== TESTO FORNITO ==
++++++++

Savona fu relativamente investita dal fenomeno, per le sue già limitate capacità ricettive in campo occupazionale. L’ondata migratoria si rivolse, dalle nostre parti, essenzialmente verso il settore dell’edilizia che conobbe in quella fase una forte espansione ed occorre affermare che il processo di integrazione fu relativamente breve, anche se non facile. Gran parte degli immigrati di provenienza meridionale assunse presto un atteggiamento, in campo politico e sociale, “interno” alle logiche del grande proletariato industriale del Nord, che continuava comunque a rappresentare la base politica più importante delle forze di sinistra. Inoltre principiarono proprio in quel periodo, fermenti rilevanti all’interno del sindacalismo di matrice cattolica e si svolsero episodi importanti di approccio ad una iniziativa unitaria da parte delle centrali sindacali (pensiamo alla “Vertenza di Natale” degli elettromeccanici nel 1960). Questo elemento, dell’avvio di un processo teso verso l’unità sindacale, contribuì, indubbiamente a favorire il rapporto di superamento delle barriere culturali ed ideologiche presenti nel mondo del lavoro, favorendo una forte riaggregazione verso sinistra.

Ma il 1960 fu, soprattutto, l’anno del “Luglio” e dei “fatti Tambroni”. Ricordo ancora una volta: questa non è la sede adatta per rievocare minuziosamente quegli episodi, avvenuti nel corso di una calda estate di 50 anni fa. Il tentativo di spostamento a destra dell’asse politico del Paese e di inglobamento del MSI nella maggioranza di governo, attuato dall’allora Presidente del Consiglio on.Tambroni fu respinto grazie ad una grande mobilitazione di massa che vide le sinistre protagoniste in tutte le piazze del Paese. Si pagò anche un oneroso tributo di sangue, ma l’attacco, ripeto, fu respinto. Savona operaia ed antifascista si dimostrò particolarmente reattiva: anche per la vicinanza con Genova, culla ed epicentro dei moti antifascisti, la piazza della nostra Città si mostrò in prima linea anche in quei difficili e drammatici giorni. Ho parlato, non a caso, di Savona operaia ed antifascista, perchè quegli episodi misero in luce un elemento di grande importanza al riguardo dell’analisi che sto cercando di portare avanti.

I due fondamenti del radicarsi sociale della sinistra che sono stati esaminati all’inizio di questo discorso: la resistenza al nazi-fascismo e la presenze nelle fabbriche (o, comunque, nelle grandi concentrazioni del mondo del lavoro, ad esempio nelle compagnie portuali) si rivelarono ancora una volta fattori decisivi, veri e propri elementi di “collante sociale” saldandosi alla vitalità dimostrata dalle giovani generazioni, salite improvvisamente alla ribalta dell’impegno sociale e politico. Erano i giovani delle “magliette a strisce” che, unendosi con gli ormai adulti quadri operai protagonisti del biennio 43-45 e degli anni duri della difesa delle fabbriche, costituirono la nuova base sociale delle forze di sinistra. A Savona questo impatto e questa nuova aggregazione si realizzarono in una dimensione particolarmente rilevante, anche se con qualche frizione e contestazione “da sinistra”, che nel giro di qualche anno avrebbero fatto sentire anche un certo peso.

++++++++

== DATI FORNITI ==
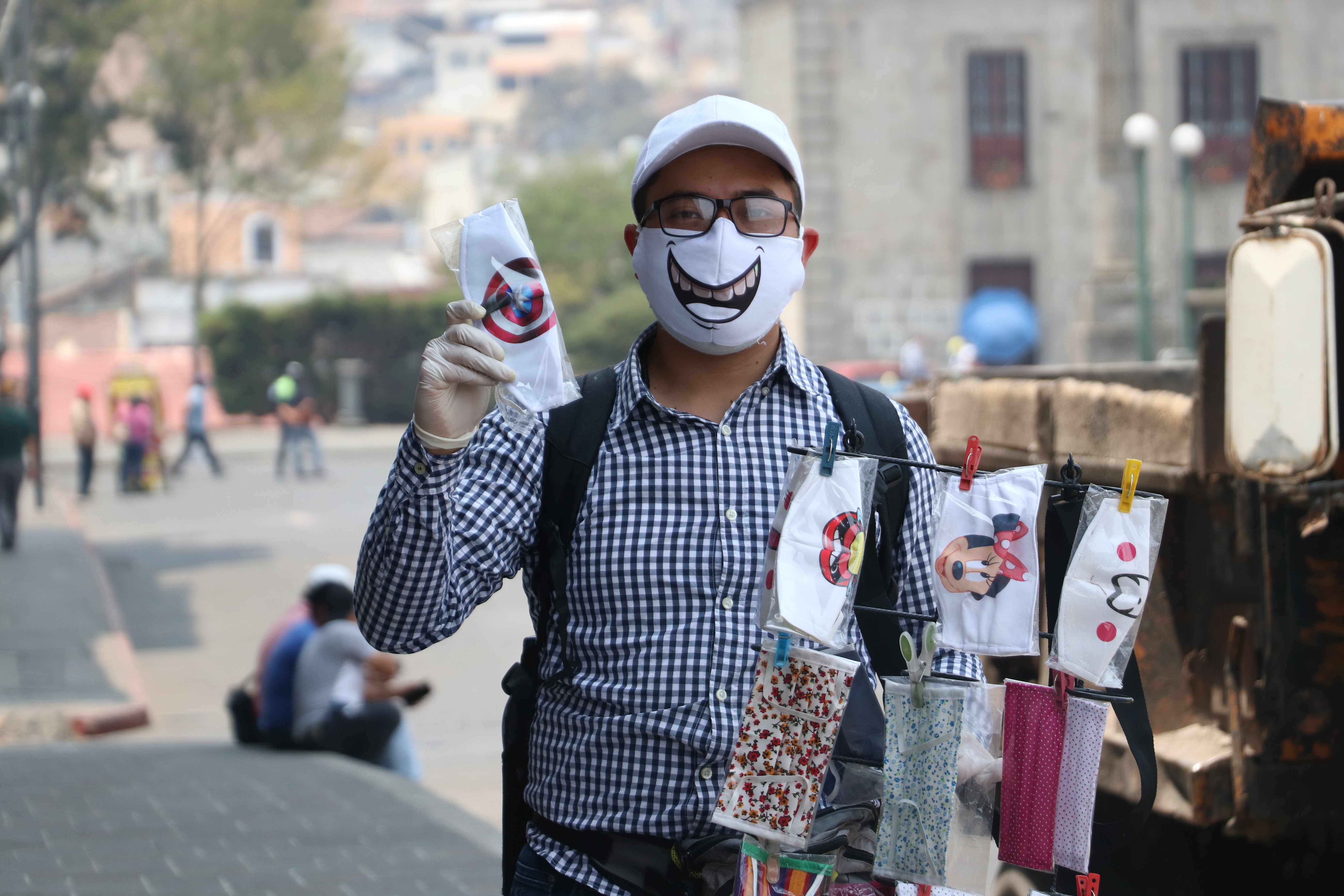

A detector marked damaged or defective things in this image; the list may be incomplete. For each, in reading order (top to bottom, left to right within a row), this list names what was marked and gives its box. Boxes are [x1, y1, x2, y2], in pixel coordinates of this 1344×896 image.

++++++++

== ESERCIZIO ASSEGNATO 1 ==
Secondo il testo su Savona nel 1960, verso quale settore si rivolse l'ondata migratoria in quella zona?
== ESERCIZIO ASSEGNATO 2 ==
Nel testo su Savona nel 1960, perché la piazza savonese si mostrò in prima linea durante i moti del luglio? Spiegalo in una o due frasi.
== ESERCIZIO ASSEGNATO 3 ==
Per favore, prosegui il testo su Savona nel 1960 dopo l'ultima frase riportata.

== RISPOSTA 1 ==
Verso il settore dell'edilizia, che in quella fase conobbe una forte espansione.

== RISPOSTA 2 ==
Savona, città operaia e antifascista, si dimostrò particolarmente reattiva. Contribuì anche la vicinanza con Genova, culla ed epicentro dei moti antifascisti.

== RISPOSTA 3 ==
In queste condizioni il PCI vinse di stretta misura le elezioni amministrative del Novembre 1960, perdendo seggi e vedendosi costretto a considerare l’alleato PSI in una posizione oggettivamente determinante ( i comunisti portarono a Palazzo Sisto IV 14 consiglieri, i socialisti 7, per un totale di 21 consiglieri su 40: una risicata maggioranza). Ma la vittoria era importante, proprio per le condizioni in cui era stata ottenuta e perchè consentiva di aprire per davvero una nuova stagione di governo della Città, in una fase di radicale mutamento degli assetti generali della società e dell’economia. Nuovo sindaco fu eletto Angelo Carossino, nella linea di continuità e contiguità tra il livello di direzione del Partito Comunista ed il vertice dell’amministrazione comunale cittadina.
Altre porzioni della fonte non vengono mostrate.